### Written problem
Copy out all of the data below word for word, without changing anything.

### Records provided

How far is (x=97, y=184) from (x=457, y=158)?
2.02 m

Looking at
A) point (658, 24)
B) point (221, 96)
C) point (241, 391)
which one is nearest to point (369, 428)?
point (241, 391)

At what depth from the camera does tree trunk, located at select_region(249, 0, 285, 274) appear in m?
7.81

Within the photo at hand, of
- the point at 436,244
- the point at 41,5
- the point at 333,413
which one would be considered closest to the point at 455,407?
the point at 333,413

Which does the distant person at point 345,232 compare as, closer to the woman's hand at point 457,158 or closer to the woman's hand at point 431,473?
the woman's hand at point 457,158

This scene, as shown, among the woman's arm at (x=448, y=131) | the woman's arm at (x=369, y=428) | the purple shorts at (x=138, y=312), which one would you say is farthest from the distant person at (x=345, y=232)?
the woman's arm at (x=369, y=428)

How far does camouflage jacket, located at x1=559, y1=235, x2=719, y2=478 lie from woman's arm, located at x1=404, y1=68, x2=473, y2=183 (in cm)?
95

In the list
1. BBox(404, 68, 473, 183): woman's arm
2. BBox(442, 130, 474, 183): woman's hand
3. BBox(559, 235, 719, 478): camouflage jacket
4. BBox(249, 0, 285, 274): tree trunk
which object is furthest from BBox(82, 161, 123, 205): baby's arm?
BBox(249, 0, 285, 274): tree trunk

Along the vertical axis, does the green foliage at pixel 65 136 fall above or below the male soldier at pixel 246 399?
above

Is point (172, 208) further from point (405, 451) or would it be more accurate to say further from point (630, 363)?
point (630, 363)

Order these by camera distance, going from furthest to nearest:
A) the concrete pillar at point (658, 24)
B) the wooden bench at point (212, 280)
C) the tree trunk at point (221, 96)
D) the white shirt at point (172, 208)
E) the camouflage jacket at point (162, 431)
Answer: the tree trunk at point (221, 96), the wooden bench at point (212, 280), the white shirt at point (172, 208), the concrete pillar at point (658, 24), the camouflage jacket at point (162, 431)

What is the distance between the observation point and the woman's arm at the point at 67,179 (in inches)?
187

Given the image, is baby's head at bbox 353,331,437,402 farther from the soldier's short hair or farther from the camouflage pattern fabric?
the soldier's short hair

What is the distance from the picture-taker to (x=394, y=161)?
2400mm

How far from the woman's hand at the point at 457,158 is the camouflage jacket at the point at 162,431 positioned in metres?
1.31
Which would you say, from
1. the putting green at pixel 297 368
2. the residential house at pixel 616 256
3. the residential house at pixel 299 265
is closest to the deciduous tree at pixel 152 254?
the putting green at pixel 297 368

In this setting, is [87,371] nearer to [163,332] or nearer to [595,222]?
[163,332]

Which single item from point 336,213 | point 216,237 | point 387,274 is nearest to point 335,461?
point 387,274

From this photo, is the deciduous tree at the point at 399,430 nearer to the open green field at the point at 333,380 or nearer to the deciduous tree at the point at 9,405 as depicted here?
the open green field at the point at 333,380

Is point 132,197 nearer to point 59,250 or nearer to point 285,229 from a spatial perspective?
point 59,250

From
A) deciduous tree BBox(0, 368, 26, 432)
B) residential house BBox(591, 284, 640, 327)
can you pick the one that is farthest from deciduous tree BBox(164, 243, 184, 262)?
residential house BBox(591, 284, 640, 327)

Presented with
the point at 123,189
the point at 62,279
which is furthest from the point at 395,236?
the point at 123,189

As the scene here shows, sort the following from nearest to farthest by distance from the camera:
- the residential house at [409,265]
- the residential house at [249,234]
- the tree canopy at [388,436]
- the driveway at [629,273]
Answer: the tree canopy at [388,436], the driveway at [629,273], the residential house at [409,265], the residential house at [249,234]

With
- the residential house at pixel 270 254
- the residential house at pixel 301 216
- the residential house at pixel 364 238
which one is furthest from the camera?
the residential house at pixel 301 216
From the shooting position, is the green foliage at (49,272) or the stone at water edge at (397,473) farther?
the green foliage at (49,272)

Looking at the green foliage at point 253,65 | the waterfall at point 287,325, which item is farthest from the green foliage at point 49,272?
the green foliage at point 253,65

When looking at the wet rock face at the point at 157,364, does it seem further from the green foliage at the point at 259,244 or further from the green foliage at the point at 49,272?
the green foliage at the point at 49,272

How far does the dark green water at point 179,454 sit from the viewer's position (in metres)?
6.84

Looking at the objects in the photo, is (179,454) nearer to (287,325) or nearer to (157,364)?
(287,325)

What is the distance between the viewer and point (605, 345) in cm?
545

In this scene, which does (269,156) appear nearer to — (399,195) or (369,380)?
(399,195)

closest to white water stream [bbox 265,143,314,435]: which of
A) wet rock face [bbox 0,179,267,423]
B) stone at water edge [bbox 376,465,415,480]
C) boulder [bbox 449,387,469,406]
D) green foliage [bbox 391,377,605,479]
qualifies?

### Response to the task
How far is (x=97, y=184) from (x=457, y=158)?
2.02 m

Looking at
A) point (658, 24)
B) point (221, 96)
C) point (241, 391)
which one is nearest to point (369, 428)?
point (241, 391)

At what depth from the camera does tree trunk, located at select_region(249, 0, 285, 274) appear in m?
7.81

Within the photo at hand, of
- the point at 436,244
- the point at 41,5
- the point at 333,413
which one would be considered closest to the point at 455,407?
the point at 333,413

Which does the distant person at point 345,232 compare as, closer to the woman's hand at point 457,158 or closer to the woman's hand at point 431,473?
the woman's hand at point 457,158

This scene, as shown, among the woman's arm at (x=448, y=131) | the woman's arm at (x=369, y=428) | the purple shorts at (x=138, y=312), which one would you say is farthest from the distant person at (x=345, y=232)?
the woman's arm at (x=369, y=428)

How far does camouflage jacket, located at x1=559, y1=235, x2=719, y2=478 lie from woman's arm, located at x1=404, y1=68, x2=473, y2=183 (in cm)?
95

In the list
1. BBox(404, 68, 473, 183): woman's arm
2. BBox(442, 130, 474, 183): woman's hand
3. BBox(559, 235, 719, 478): camouflage jacket
4. BBox(249, 0, 285, 274): tree trunk
which object is furthest from BBox(82, 161, 123, 205): baby's arm?
BBox(249, 0, 285, 274): tree trunk

Along the vertical axis, does the green foliage at pixel 65 136 fall above or below the male soldier at pixel 246 399?
above

Is point (172, 208) further from point (405, 451) or would it be more accurate to say further from point (630, 363)?
point (630, 363)

Order these by camera distance, going from furthest to nearest:
A) the concrete pillar at point (658, 24)
B) the wooden bench at point (212, 280)
C) the tree trunk at point (221, 96)
D) the white shirt at point (172, 208)
E) the camouflage jacket at point (162, 431)
Answer: the tree trunk at point (221, 96), the wooden bench at point (212, 280), the white shirt at point (172, 208), the concrete pillar at point (658, 24), the camouflage jacket at point (162, 431)

What is the distance between the observation point and the woman's arm at the point at 67,179 (in inches)?
187

Given the image, is baby's head at bbox 353,331,437,402 farther from the soldier's short hair or farther from the camouflage pattern fabric?
the soldier's short hair

What is the distance from the picture-taker to (x=394, y=161)?
2400mm

How far from the woman's hand at the point at 457,158 is the camouflage jacket at the point at 162,431 positioned in metres?
1.31
Which would you say, from
1. the putting green at pixel 297 368
2. the residential house at pixel 616 256
3. the residential house at pixel 299 265
is closest to the deciduous tree at pixel 152 254?
the putting green at pixel 297 368

In this setting, is [87,371] nearer to [163,332] or nearer to [595,222]?
[163,332]

Which single item from point 336,213 | point 216,237 | point 387,274 is nearest to point 335,461?
point 387,274

From this photo, is the deciduous tree at the point at 399,430 nearer to the open green field at the point at 333,380 or nearer to the deciduous tree at the point at 9,405 as depicted here?
the open green field at the point at 333,380

Is point 132,197 nearer to point 59,250 or nearer to point 285,229 from a spatial perspective?
point 59,250

From
A) deciduous tree BBox(0, 368, 26, 432)
B) residential house BBox(591, 284, 640, 327)
can you pick the one that is farthest from deciduous tree BBox(164, 243, 184, 262)?
residential house BBox(591, 284, 640, 327)

Presented with
the point at 123,189
the point at 62,279
which is furthest from the point at 395,236?
the point at 123,189

As the scene here shows, sort the following from nearest to farthest by distance from the camera:
- the residential house at [409,265]
- the residential house at [249,234]
- the tree canopy at [388,436]
- the driveway at [629,273]
Answer: the tree canopy at [388,436], the driveway at [629,273], the residential house at [409,265], the residential house at [249,234]

With
- the residential house at pixel 270 254
- the residential house at pixel 301 216
- the residential house at pixel 364 238
which one is furthest from the camera?
the residential house at pixel 301 216
From the shooting position, is the green foliage at (49,272) or the stone at water edge at (397,473) farther?
the green foliage at (49,272)

Looking at the green foliage at point 253,65 | the waterfall at point 287,325, which item is farthest from the green foliage at point 49,272?
the green foliage at point 253,65

When looking at the wet rock face at the point at 157,364, does it seem further from the green foliage at the point at 259,244 or further from the green foliage at the point at 49,272?
the green foliage at the point at 49,272

How far does the dark green water at point 179,454 sit from the viewer's position (in metres)?
6.84

Looking at the objects in the photo, is (179,454) nearer to (287,325) or nearer to (157,364)?
(287,325)

What is the distance between the viewer and point (605, 345) in cm?
545

In this scene, which does (269,156) appear nearer to — (399,195) or (369,380)?
(399,195)

closest to white water stream [bbox 265,143,314,435]: which of
A) wet rock face [bbox 0,179,267,423]
B) stone at water edge [bbox 376,465,415,480]
C) boulder [bbox 449,387,469,406]
D) green foliage [bbox 391,377,605,479]
qualifies?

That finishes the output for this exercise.